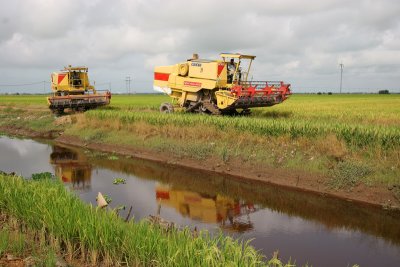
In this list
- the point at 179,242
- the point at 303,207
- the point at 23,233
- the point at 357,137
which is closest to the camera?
the point at 179,242

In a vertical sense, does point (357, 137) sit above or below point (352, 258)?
above

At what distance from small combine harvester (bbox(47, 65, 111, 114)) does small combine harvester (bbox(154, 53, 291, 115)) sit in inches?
280

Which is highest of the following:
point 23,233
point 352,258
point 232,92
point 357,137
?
point 232,92

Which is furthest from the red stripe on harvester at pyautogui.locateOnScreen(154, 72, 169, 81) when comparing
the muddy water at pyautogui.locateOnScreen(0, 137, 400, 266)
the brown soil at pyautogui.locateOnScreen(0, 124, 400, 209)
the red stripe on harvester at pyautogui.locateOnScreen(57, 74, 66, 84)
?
the red stripe on harvester at pyautogui.locateOnScreen(57, 74, 66, 84)

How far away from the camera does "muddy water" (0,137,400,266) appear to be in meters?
8.23

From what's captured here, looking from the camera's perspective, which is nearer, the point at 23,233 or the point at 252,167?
the point at 23,233

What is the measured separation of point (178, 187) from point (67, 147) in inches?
427

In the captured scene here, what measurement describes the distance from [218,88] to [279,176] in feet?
28.1

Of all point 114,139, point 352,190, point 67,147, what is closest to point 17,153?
point 67,147

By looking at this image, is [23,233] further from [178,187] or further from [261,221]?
[178,187]

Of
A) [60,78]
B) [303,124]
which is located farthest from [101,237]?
[60,78]

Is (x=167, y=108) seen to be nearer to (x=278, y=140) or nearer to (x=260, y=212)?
(x=278, y=140)

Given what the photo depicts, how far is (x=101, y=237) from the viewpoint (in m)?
5.90

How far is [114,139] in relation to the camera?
67.2ft
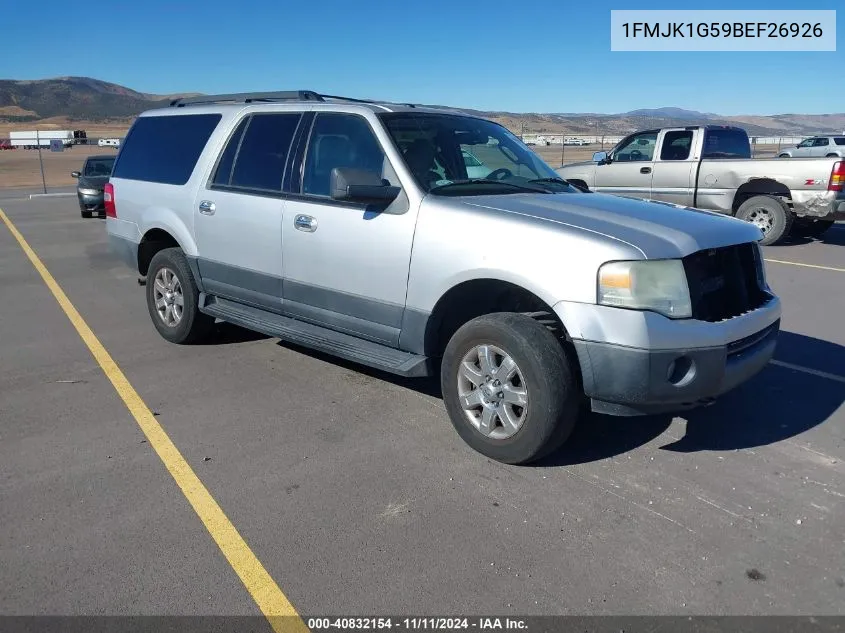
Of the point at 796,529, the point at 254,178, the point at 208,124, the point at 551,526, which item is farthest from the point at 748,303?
the point at 208,124

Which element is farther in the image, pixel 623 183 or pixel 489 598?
pixel 623 183

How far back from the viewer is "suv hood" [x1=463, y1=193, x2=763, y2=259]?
11.8 feet

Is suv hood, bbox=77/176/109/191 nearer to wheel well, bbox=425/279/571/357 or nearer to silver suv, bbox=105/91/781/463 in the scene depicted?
silver suv, bbox=105/91/781/463

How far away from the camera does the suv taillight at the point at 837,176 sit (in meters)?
10.5

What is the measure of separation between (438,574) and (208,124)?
13.9 feet

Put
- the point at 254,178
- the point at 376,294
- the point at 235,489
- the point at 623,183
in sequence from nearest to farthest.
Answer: the point at 235,489, the point at 376,294, the point at 254,178, the point at 623,183

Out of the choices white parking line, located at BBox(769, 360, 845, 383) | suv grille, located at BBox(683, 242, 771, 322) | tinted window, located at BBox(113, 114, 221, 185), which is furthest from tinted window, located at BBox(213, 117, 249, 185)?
white parking line, located at BBox(769, 360, 845, 383)

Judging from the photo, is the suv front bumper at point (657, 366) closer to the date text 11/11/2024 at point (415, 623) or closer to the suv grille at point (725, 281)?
the suv grille at point (725, 281)

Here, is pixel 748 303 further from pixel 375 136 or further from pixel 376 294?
pixel 375 136

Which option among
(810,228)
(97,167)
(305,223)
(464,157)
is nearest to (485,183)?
(464,157)

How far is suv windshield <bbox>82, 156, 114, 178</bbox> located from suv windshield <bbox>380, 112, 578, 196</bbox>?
14999 millimetres

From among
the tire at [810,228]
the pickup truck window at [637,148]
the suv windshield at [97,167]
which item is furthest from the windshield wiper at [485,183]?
the suv windshield at [97,167]

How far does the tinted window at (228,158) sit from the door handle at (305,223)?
0.95 meters

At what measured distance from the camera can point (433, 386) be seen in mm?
5188
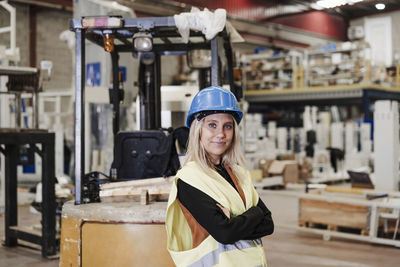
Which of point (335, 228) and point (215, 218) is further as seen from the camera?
point (335, 228)

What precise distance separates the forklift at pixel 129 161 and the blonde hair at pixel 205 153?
37.7 inches

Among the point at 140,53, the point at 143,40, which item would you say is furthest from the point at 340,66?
the point at 143,40

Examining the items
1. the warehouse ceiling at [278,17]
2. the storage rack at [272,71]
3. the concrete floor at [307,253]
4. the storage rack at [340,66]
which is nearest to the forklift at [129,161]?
the concrete floor at [307,253]

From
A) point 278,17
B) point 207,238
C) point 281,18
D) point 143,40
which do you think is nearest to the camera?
point 207,238

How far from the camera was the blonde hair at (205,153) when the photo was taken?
2.10 metres

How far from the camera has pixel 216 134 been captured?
2111 mm

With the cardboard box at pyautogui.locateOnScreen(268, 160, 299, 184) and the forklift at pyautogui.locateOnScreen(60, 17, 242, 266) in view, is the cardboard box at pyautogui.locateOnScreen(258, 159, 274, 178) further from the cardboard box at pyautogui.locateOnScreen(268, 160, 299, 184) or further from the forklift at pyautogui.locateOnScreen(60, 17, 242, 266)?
the forklift at pyautogui.locateOnScreen(60, 17, 242, 266)

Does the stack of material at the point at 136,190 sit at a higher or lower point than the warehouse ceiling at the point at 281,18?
lower

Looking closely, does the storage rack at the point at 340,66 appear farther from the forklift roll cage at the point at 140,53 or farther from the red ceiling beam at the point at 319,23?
the forklift roll cage at the point at 140,53

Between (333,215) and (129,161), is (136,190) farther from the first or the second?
(333,215)

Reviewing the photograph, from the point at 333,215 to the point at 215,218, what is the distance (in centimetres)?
487

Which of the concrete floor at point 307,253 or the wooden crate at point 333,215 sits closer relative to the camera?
the concrete floor at point 307,253

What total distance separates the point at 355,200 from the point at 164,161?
3.23 m

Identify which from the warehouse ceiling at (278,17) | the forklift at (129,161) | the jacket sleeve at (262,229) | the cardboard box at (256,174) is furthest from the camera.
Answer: the warehouse ceiling at (278,17)
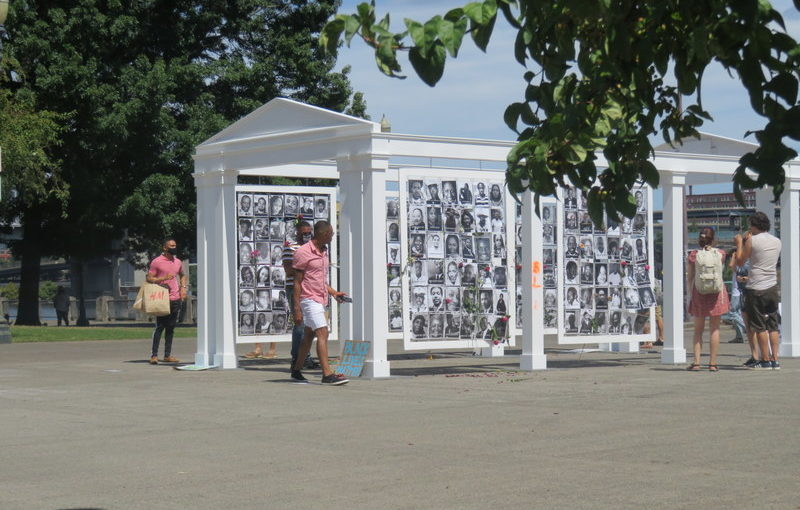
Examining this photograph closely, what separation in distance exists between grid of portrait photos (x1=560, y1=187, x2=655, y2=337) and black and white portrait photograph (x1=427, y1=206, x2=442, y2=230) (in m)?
1.85

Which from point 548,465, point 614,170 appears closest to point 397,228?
point 548,465

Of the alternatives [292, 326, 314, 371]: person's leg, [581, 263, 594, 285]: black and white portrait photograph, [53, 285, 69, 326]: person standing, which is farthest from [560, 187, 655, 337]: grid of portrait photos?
[53, 285, 69, 326]: person standing

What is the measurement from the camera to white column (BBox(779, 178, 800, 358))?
1942 cm

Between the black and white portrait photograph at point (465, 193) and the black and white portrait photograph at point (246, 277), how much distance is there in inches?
125

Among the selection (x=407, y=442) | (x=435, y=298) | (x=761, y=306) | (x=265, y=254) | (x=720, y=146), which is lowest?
(x=407, y=442)

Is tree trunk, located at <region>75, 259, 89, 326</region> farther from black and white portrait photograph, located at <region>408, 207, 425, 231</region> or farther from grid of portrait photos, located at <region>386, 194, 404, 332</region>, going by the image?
black and white portrait photograph, located at <region>408, 207, 425, 231</region>

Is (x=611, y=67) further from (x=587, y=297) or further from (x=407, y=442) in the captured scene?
(x=587, y=297)

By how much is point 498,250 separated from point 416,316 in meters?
1.97

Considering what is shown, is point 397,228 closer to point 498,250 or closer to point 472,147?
point 498,250

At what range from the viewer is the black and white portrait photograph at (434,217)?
57.6 feet

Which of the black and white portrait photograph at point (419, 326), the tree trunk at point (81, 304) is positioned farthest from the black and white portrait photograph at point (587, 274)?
the tree trunk at point (81, 304)

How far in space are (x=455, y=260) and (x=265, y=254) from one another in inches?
109

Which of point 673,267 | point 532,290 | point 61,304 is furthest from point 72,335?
point 61,304

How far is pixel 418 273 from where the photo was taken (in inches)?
698
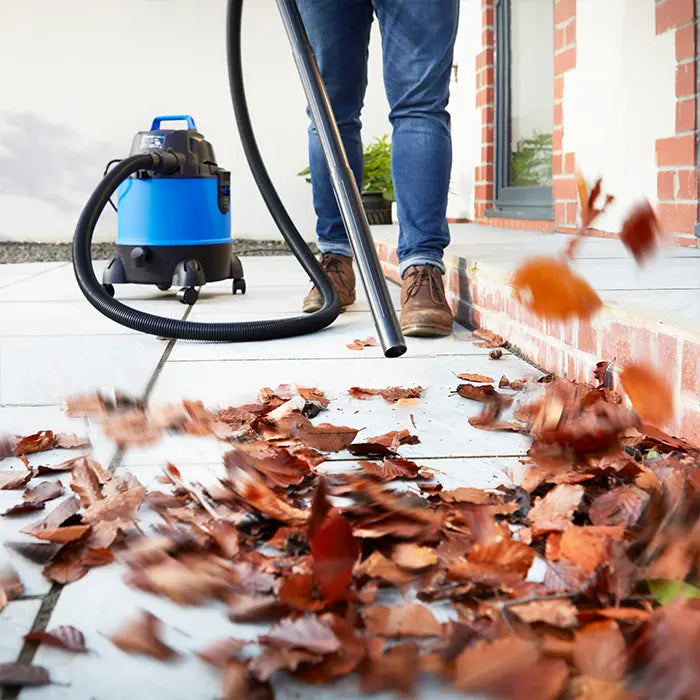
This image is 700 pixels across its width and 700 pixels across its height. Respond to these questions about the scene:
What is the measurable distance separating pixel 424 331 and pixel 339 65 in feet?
2.08

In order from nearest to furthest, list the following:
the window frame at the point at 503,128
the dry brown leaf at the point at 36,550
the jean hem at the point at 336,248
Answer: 1. the dry brown leaf at the point at 36,550
2. the jean hem at the point at 336,248
3. the window frame at the point at 503,128

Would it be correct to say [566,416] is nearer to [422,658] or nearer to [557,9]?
[422,658]

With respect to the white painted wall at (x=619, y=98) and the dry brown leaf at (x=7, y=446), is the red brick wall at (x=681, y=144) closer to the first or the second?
the white painted wall at (x=619, y=98)

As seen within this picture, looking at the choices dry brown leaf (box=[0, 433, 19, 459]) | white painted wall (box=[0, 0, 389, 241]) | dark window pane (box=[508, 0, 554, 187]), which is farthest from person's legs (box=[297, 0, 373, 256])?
white painted wall (box=[0, 0, 389, 241])

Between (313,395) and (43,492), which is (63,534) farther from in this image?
(313,395)

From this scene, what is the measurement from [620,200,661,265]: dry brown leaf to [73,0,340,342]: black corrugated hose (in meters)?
0.86

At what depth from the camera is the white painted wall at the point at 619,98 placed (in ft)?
8.13

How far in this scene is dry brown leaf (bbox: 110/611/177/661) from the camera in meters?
0.59

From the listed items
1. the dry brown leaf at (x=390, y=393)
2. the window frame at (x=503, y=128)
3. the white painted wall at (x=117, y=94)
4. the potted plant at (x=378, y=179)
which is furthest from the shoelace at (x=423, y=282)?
the white painted wall at (x=117, y=94)

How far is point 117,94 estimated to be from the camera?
5.36 meters

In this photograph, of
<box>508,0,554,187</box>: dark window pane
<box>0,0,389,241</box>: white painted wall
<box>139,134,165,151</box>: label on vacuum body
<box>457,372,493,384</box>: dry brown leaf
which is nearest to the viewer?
<box>457,372,493,384</box>: dry brown leaf

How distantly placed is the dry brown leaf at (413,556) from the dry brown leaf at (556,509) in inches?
4.4

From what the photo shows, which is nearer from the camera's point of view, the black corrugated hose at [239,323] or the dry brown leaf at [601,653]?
the dry brown leaf at [601,653]

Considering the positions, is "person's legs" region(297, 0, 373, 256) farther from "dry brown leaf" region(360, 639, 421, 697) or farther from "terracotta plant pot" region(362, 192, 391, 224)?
"terracotta plant pot" region(362, 192, 391, 224)
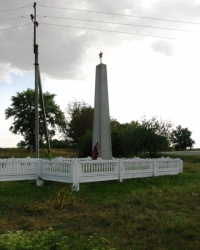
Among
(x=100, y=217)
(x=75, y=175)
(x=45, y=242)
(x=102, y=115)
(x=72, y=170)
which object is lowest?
(x=100, y=217)

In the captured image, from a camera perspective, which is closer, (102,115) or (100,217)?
(100,217)

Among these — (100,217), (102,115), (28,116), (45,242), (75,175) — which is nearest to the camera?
(45,242)

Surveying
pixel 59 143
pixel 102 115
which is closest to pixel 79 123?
pixel 59 143

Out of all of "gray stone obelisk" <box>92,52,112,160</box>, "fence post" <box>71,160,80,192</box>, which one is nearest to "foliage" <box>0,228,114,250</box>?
"fence post" <box>71,160,80,192</box>

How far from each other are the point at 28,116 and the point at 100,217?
43.1 meters

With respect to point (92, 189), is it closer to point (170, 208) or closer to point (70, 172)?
point (70, 172)

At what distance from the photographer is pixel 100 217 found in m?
8.84

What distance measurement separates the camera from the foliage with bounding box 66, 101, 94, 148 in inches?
2022

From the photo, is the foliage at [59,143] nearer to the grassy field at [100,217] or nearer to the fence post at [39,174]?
the fence post at [39,174]

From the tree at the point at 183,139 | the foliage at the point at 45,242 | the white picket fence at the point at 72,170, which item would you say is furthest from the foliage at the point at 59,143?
the foliage at the point at 45,242

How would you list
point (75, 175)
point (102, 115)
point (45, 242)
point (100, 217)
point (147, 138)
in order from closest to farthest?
point (45, 242)
point (100, 217)
point (75, 175)
point (102, 115)
point (147, 138)

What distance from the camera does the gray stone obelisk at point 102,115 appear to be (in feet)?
57.5

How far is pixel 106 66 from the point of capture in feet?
59.4

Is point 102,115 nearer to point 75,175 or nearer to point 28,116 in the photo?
point 75,175
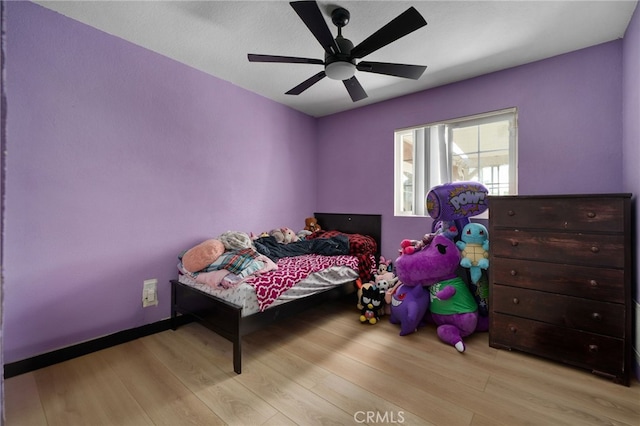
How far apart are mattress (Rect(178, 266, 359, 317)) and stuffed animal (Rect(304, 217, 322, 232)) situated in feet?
3.45

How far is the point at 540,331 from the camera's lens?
180 centimetres

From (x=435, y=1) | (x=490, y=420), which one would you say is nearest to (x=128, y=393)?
(x=490, y=420)

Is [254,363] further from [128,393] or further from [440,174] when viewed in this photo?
[440,174]

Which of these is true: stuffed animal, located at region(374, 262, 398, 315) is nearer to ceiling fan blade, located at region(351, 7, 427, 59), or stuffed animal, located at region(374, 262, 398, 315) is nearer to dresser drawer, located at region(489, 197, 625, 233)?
dresser drawer, located at region(489, 197, 625, 233)

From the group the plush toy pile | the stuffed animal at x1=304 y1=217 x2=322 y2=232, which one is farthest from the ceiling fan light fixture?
the stuffed animal at x1=304 y1=217 x2=322 y2=232

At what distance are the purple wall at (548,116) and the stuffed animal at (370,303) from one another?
0.74 metres

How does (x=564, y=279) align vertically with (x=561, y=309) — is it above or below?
above

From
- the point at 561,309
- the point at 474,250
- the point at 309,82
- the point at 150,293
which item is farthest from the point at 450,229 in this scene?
the point at 150,293

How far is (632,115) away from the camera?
5.68 feet

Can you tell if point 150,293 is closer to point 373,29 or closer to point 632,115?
point 373,29

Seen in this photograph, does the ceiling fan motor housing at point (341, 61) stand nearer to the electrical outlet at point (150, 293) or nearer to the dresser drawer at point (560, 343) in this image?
the dresser drawer at point (560, 343)

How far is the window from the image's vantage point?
2.52 metres

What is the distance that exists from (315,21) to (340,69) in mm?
366

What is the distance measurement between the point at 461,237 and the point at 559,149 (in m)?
1.07
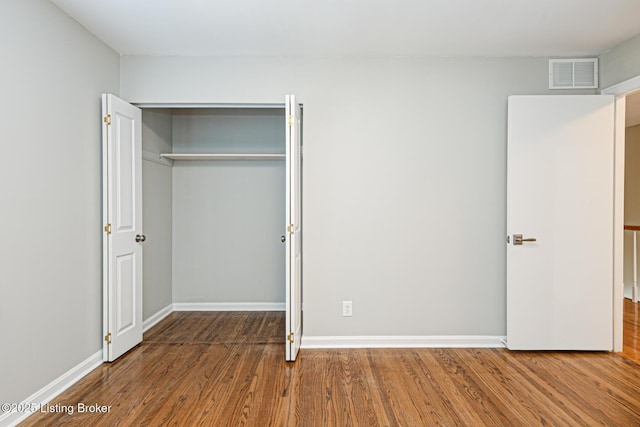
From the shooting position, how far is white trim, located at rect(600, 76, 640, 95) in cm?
314

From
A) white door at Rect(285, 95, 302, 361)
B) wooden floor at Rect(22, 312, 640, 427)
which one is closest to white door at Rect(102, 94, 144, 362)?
wooden floor at Rect(22, 312, 640, 427)

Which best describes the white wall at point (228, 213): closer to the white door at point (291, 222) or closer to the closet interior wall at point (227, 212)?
the closet interior wall at point (227, 212)

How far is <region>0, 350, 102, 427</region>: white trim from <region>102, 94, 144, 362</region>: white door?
0.14m

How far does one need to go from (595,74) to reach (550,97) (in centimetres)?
55

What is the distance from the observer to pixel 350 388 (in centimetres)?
276

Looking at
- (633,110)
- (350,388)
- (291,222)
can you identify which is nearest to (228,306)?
(291,222)

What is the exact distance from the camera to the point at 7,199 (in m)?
2.26

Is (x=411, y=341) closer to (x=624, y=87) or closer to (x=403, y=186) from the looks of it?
(x=403, y=186)

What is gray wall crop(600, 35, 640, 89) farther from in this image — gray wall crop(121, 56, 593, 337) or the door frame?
gray wall crop(121, 56, 593, 337)

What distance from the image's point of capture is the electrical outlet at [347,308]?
11.8 ft

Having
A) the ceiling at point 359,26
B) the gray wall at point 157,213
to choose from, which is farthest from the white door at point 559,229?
the gray wall at point 157,213

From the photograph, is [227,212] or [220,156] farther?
[227,212]

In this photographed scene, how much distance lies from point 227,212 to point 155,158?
41.0 inches

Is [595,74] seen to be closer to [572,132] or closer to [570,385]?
[572,132]
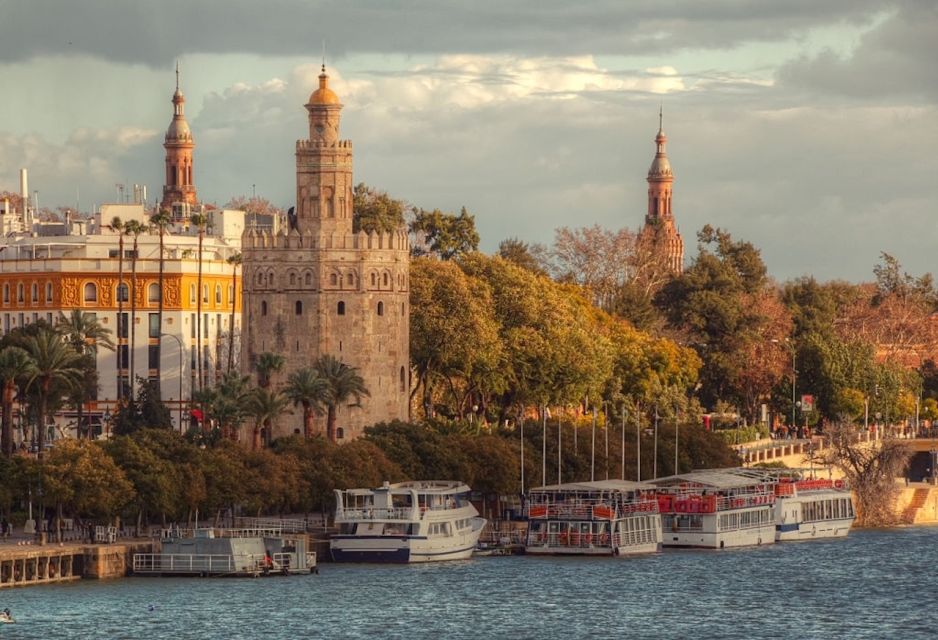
== == ==
# [PROBLEM STATEMENT]
Pull out every line of the listing above that contains the string "nearest", with case counting.

# [EXERCISE SOLUTION]
in sequence from nearest to farthest.
is nearest to (485,183)?
which is nearest to the forklift at [129,161]?
which do you think is nearest to the camera?
In order from nearest to furthest, list the following:
which is nearest to the viewer?
Among these — (100,217), (102,115), (28,116), (45,242), (75,175) — which is nearest to the camera?
Out of all of "gray stone obelisk" <box>92,52,112,160</box>, "fence post" <box>71,160,80,192</box>, which one is nearest to "foliage" <box>0,228,114,250</box>?
From (x=435, y=1) | (x=490, y=420), which one would you say is nearest to (x=128, y=393)?
can you identify which is nearest to (228,306)?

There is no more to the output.